Sitoplazmik Serin/treonin kinazlar ve bunların düzenleyici alt birimleri Raf kinaz ve sikline bağımlı kinazlar ( aşırı ekspresyon yoluyla ). malign melanom, papiller tiroid kanseri, kolorektal kanser ve yumurtalık kanseri organizma gelişimi, hücre döngüsü düzenlemesi, hücre çoğalması, farklılaşması, hücrelerin hayatta kalması ve apoptoz ile ilgili
Düzenleyici GTPazlar Ras proteini pankreas ve kolon adenokarsinomları, tiroid tümörleri ve miyeloid lösemi hücre proliferasyonuna yol açan önemli bir yolun sinyallenmesinde rol oynar.
Transkripsiyon faktörleri myc geni malign T hücreli lenfomalar ve akut miyeloid lösemiler, meme kanseri, pankreas kanseri, retinoblastom ve küçük hücreli akciğer kanseri Hücre proliferasyonunu indükleyen genlerin transkripsiyonunu düzenler.

Ek onkogenetik düzenleyici özellikler şunları içerir:

  • Büyüme faktörleri, genellikle kendi içlerinde, yakın hücrelerde veya uzak hücrelerde hücre çoğalmasını indüklemek için özelleşmiş veya uzmanlaşmamış hücreler tarafından salgılanır . Bir onkogen, normalde salgılamasa da bir hücrenin büyüme faktörlerini salgılamasına neden olabilir. Böylece kendi kontrolsüz çoğalmasını ( otokrin döngü ) ve muhtemelen tümör oluşumuna yol açan komşu hücrelerin çoğalmasını indükleyecektir . Ayrıca vücudun diğer bölgelerinde büyüme hormonlarının üretimine neden olabilir.
  • Reseptör tirozin kinazlar , onları açmak veya kapatmak için diğer proteinlere fosfat grupları ekler. Reseptör kinazlar, hücrenin yüzeyindeki (hücrenin dışından protein sinyallerini alan ve bunları hücrenin içine ileten) reseptör proteinlerine fosfat grupları ekler. Tirozin kinazlar, hedef proteindeki amino asit tirozine fosfat grupları ekler. Hücre dışından sinyal gelmese bile alıcıyı kalıcı olarak (yapısal olarak) açarak kansere neden olabilirler.

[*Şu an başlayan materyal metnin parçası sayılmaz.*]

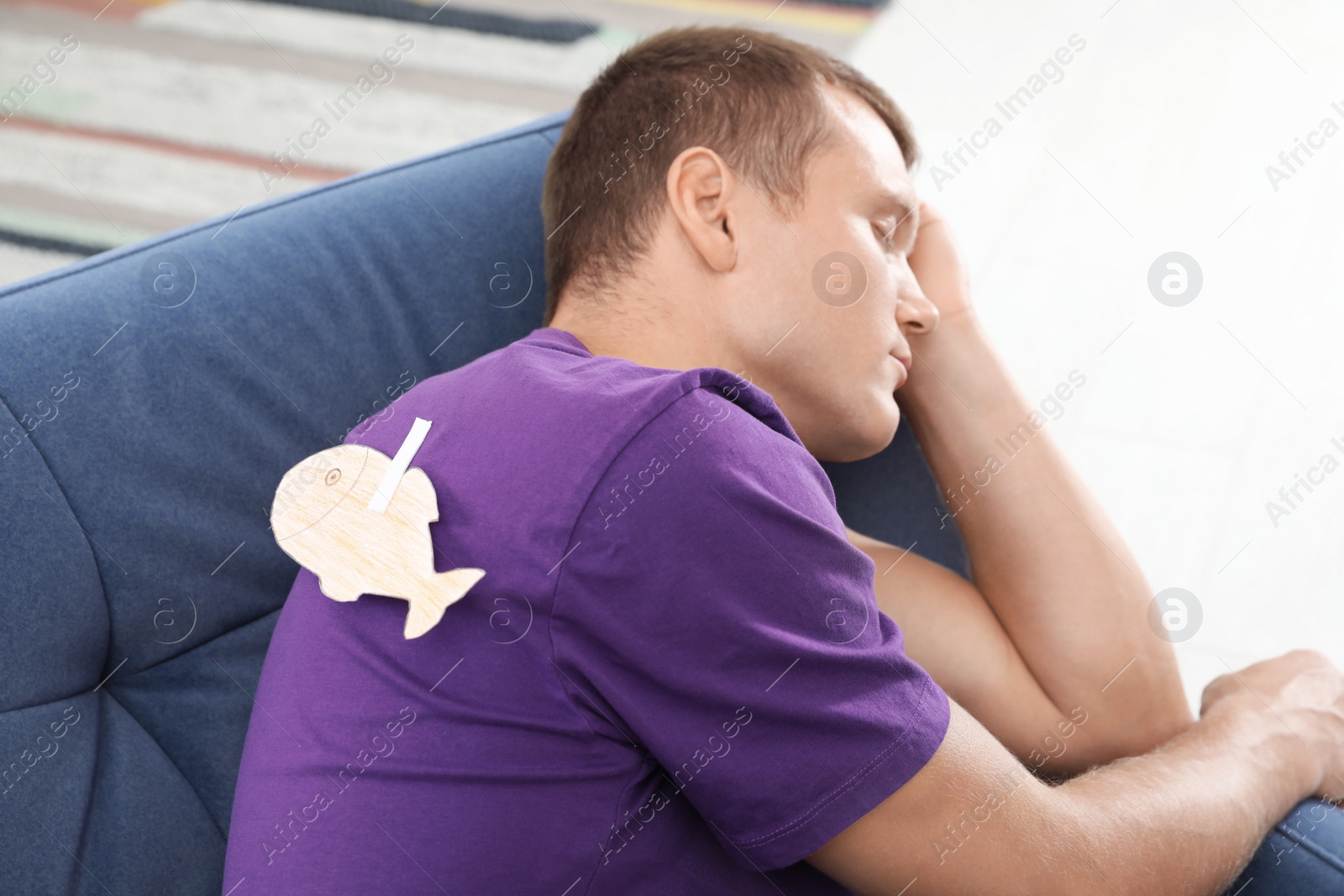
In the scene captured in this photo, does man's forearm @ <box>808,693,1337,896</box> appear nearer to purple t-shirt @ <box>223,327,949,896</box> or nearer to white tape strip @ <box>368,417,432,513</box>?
purple t-shirt @ <box>223,327,949,896</box>

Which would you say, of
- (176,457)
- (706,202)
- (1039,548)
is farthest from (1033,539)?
(176,457)

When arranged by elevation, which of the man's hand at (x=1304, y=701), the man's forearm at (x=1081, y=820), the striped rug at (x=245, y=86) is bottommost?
the striped rug at (x=245, y=86)

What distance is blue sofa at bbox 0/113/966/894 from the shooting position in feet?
2.92

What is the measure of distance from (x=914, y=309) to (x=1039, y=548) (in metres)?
0.29

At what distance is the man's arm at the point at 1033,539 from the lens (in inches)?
44.8

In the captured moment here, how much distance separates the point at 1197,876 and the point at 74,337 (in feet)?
3.36

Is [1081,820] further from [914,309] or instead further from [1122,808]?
[914,309]

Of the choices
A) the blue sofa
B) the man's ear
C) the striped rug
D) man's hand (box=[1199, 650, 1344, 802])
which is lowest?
the striped rug

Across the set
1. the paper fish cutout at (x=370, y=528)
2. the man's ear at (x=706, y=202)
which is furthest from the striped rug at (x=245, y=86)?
the paper fish cutout at (x=370, y=528)

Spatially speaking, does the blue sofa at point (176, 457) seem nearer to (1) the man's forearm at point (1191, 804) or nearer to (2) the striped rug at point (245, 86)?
(1) the man's forearm at point (1191, 804)

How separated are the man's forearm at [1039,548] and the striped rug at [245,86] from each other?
1.55m

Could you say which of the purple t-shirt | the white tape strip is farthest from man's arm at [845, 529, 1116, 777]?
the white tape strip

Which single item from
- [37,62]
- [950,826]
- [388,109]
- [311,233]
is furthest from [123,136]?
[950,826]

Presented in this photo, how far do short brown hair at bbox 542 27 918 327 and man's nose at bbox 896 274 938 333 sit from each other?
17 centimetres
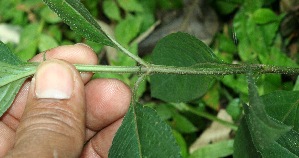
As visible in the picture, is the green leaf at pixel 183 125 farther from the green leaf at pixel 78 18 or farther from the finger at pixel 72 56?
the green leaf at pixel 78 18

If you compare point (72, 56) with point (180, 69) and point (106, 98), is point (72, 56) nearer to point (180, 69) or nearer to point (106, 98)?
point (106, 98)

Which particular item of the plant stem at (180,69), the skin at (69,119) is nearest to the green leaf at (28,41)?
the skin at (69,119)

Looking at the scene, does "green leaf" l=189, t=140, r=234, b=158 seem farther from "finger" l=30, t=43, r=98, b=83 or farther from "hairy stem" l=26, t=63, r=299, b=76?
"hairy stem" l=26, t=63, r=299, b=76

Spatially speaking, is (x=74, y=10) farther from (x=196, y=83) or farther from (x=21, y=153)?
(x=196, y=83)

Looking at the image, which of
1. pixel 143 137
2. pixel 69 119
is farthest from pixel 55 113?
pixel 143 137

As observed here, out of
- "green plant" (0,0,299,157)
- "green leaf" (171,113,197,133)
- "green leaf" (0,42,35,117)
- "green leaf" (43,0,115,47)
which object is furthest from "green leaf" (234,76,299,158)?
"green leaf" (171,113,197,133)

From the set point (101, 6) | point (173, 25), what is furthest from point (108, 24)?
point (173, 25)

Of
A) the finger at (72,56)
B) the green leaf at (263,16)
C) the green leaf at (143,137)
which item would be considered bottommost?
the green leaf at (143,137)
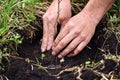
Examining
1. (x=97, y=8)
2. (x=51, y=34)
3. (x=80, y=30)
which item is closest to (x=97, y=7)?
(x=97, y=8)

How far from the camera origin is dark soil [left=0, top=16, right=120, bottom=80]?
72.0 inches

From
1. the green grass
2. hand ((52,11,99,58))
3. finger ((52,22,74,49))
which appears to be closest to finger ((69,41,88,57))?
hand ((52,11,99,58))

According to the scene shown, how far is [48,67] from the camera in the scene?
1.91 m

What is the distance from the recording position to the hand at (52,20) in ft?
6.63

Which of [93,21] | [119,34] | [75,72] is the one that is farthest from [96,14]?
[75,72]

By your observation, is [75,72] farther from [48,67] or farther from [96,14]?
[96,14]

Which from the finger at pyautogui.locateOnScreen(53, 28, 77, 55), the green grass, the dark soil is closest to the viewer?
the dark soil

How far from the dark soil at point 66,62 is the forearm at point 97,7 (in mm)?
127

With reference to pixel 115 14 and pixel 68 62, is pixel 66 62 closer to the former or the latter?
pixel 68 62

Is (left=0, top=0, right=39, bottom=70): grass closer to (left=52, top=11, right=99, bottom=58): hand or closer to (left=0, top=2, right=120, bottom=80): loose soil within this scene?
(left=0, top=2, right=120, bottom=80): loose soil

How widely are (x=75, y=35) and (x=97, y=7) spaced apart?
0.72 feet

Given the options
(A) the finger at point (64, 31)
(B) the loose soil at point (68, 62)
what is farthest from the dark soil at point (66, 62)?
(A) the finger at point (64, 31)

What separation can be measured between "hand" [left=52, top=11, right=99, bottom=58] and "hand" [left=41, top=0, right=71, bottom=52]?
0.19 feet

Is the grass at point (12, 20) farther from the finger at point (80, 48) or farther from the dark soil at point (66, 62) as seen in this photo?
the finger at point (80, 48)
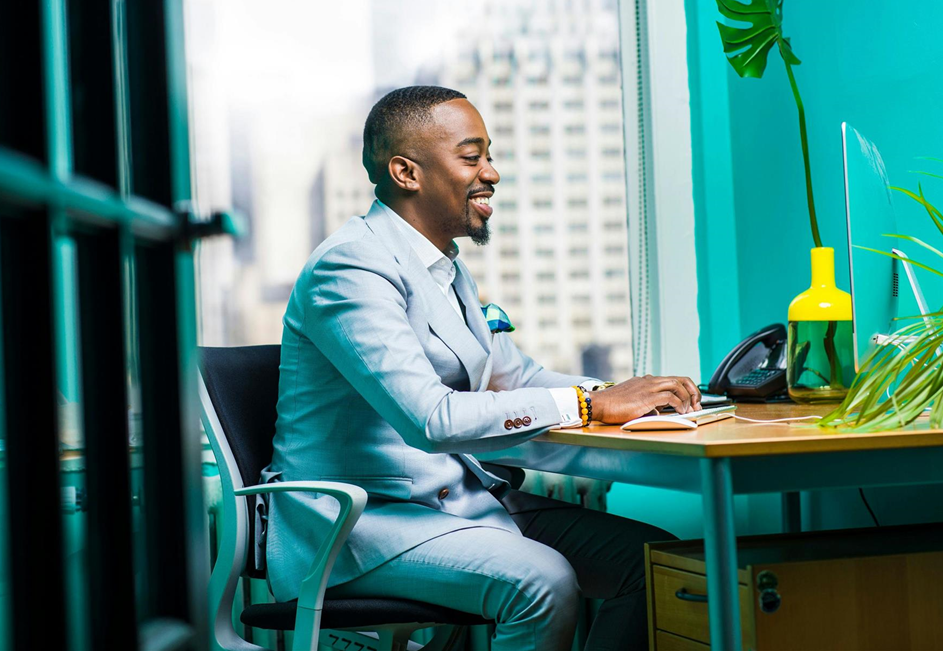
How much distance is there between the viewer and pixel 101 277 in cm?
45

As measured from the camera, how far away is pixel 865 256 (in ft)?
5.57

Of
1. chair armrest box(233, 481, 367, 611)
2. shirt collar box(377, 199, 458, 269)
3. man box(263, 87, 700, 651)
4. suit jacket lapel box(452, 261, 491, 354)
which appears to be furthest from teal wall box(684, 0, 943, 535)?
chair armrest box(233, 481, 367, 611)

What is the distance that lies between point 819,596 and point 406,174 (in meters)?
1.15

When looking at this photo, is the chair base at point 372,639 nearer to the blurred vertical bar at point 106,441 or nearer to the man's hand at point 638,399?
the man's hand at point 638,399

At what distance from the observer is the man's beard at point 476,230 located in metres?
1.98

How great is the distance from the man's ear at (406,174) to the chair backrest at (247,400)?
1.44ft

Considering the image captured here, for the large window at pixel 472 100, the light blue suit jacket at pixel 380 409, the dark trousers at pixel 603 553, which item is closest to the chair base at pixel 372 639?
the light blue suit jacket at pixel 380 409

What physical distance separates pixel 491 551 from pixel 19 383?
1.19 m

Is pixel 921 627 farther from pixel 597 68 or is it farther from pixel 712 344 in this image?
pixel 597 68

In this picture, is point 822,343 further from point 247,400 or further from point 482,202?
point 247,400

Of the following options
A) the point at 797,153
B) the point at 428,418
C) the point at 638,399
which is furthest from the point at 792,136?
the point at 428,418

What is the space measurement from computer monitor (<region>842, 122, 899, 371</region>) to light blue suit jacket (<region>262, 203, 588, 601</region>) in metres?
0.60

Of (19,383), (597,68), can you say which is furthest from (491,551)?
(597,68)

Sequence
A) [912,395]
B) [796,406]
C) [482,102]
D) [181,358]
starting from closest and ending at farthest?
[181,358] < [912,395] < [796,406] < [482,102]
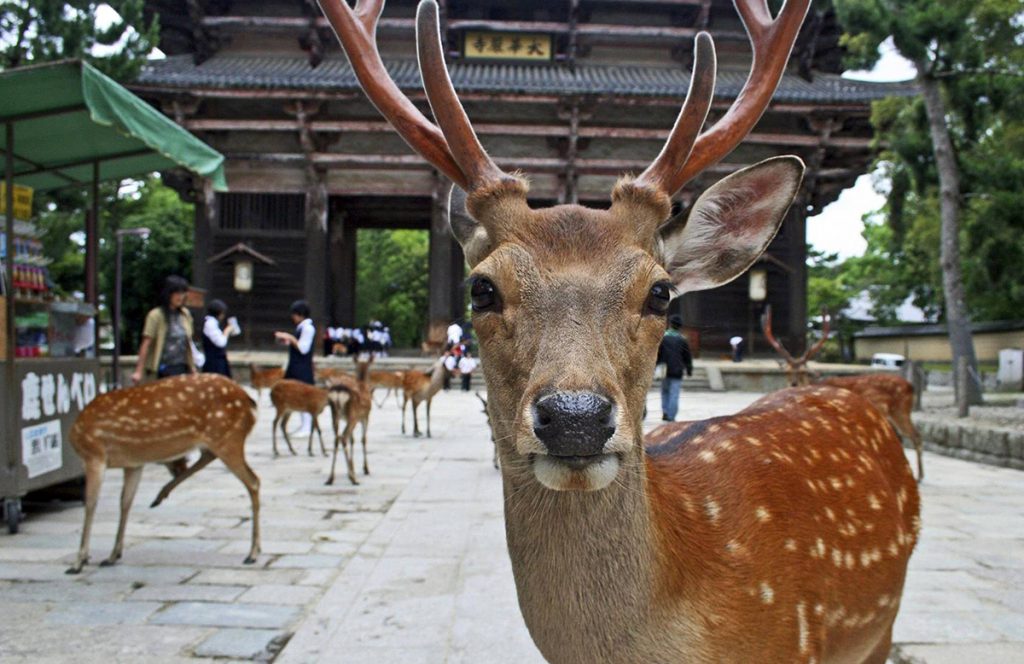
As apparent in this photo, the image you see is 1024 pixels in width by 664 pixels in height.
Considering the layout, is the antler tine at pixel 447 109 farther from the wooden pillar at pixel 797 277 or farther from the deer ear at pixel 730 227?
the wooden pillar at pixel 797 277

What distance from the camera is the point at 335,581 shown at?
3.81 meters

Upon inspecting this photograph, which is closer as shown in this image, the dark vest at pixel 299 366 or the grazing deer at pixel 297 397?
the grazing deer at pixel 297 397

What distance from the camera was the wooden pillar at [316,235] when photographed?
18078 mm

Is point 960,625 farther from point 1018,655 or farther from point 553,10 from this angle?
point 553,10

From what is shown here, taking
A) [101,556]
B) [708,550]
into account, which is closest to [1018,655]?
[708,550]

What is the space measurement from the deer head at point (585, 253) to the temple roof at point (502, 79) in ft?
51.3

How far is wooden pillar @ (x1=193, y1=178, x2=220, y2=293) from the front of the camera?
17844 millimetres

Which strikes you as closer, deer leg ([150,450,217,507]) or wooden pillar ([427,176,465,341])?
deer leg ([150,450,217,507])

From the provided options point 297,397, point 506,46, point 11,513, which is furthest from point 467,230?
point 506,46

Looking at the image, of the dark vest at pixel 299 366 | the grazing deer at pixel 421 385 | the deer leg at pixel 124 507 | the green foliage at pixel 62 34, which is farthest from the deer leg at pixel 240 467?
the green foliage at pixel 62 34

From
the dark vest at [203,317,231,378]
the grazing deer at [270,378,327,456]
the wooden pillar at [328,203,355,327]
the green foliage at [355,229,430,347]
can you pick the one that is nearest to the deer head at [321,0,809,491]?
the dark vest at [203,317,231,378]

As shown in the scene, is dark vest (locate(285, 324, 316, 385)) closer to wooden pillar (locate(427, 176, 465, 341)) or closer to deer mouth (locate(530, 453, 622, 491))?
deer mouth (locate(530, 453, 622, 491))

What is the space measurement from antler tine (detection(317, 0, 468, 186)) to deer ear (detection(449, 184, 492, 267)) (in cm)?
8

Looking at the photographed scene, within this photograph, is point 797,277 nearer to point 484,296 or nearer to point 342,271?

  • Ras, GTP'yi GDP ve fosfata hidrolize eden küçük bir GTPazdır. Ras, büyüme faktörü sinyallemesi (yani, EGF, TGFbeta) tarafından aktive edilir ve büyüme sinyal yollarında ikili bir anahtar (açık/kapalı) olarak görev yapar. Ras'ın akış aşağı efektörleri, sırasıyla hücre çoğalmasına aracılık eden genleri düzenleyen üç mitojenle aktive olan protein kinazı Raf a MAP Kinaz Kinaz Kinaz (MAPKKK), MEK a MAP Kinaz Kinaz (MAPKK) ve ERK a MAP Kinaz'ı (MAPK) içerir.